§ DOCUMENT EXTRACT:
════
From: Paul Brewer <paul_at_paul.brewers.org.uk>
Date: Sat, 29 Mar 2003 23:18:42 -0000
Message-ID: <3e86342f_1@mk-nntp-1.news.uk.worldonline.com>

"SLSiebenaler" <sieb_at_cinci.rr.com> wrote in message news:K1Cga.19$JI.192653_at_twister.neo.rr.com...
> Ok, here's the environment. Our client outsources operations to the
company
> I work for.... (major point)
>
> We run PROD on four 4-node Veritas clusters attached to EMC Symmetrix
SANs.
> The $ORACLE_HOMEs are on either local storage on the Sun servers (or SAN
> storage), which we have a 16gb mount point for the various flavors of
> Oracle. The QA environment is two 5-node clusters. We run 7.3.4, 8.1.x,
> and 9.2.x in the enterprise. It's a lot of work keeping patches up to
> snuff, but I like the fact that we can patch a home that's not being used,
> then fail the cluster to the patched node. Simple....
════
§ DIRECTIONS:
Pick up the newsgroup message about running Oracle on Veritas clusters after its last line and keep writing it.

Items from a data source:
════
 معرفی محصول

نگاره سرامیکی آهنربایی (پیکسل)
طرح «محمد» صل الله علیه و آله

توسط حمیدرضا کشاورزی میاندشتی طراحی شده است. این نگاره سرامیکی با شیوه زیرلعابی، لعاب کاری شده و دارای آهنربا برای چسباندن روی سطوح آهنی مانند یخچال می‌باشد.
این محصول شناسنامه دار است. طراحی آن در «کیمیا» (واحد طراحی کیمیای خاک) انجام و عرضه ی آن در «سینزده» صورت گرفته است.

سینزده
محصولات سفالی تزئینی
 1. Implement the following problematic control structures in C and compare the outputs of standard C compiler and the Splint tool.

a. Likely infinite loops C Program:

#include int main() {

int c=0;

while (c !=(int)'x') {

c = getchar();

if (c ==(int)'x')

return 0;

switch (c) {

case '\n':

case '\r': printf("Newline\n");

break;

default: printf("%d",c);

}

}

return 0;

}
════
§ RESULT FOR THIS TASK:
>
> Now, our "client" thinks we can save disk space (and money) and
> administration headache by consolidating the Oracle binaries on a
separate,
> single NAS device. Now for Oracle Client installs, I'm not too worried.
> But for running an instance, I have major concerns, one of which is the
> "loss of NAS" incident, which may cause all instances to crash. Secondly,
> if a patch is needed, we would have to shutdown all the instances for a
> given ORACLE_HOME. Third, they propose putting /var/opt/oracle on NAS
also.
> This means that files like "oratab" and "listener.ora" would have to
contain
> entries for all the databases. Also, we need to address issues with
> symbolic links for the oracle password file, the spfile, pfile, and
listener
> log files, as well as the instance lk file (in the $ORACLE_HOME/dbs
> directory).
>
> Quite frankly, I'm against the whole idea, but I want to present a good
> argument for keeping things as they are. But our client really thinks
this
> is a "progressive move".
>
> SLS...
>
>

I think I'd do this:

Put out a little paper (only a page or two), highlighting the reduction in resilience. Include as many or as few details as you want; they won't understand or read it anyway.

Ask them to quantify the cost saving which justifies this increased risk.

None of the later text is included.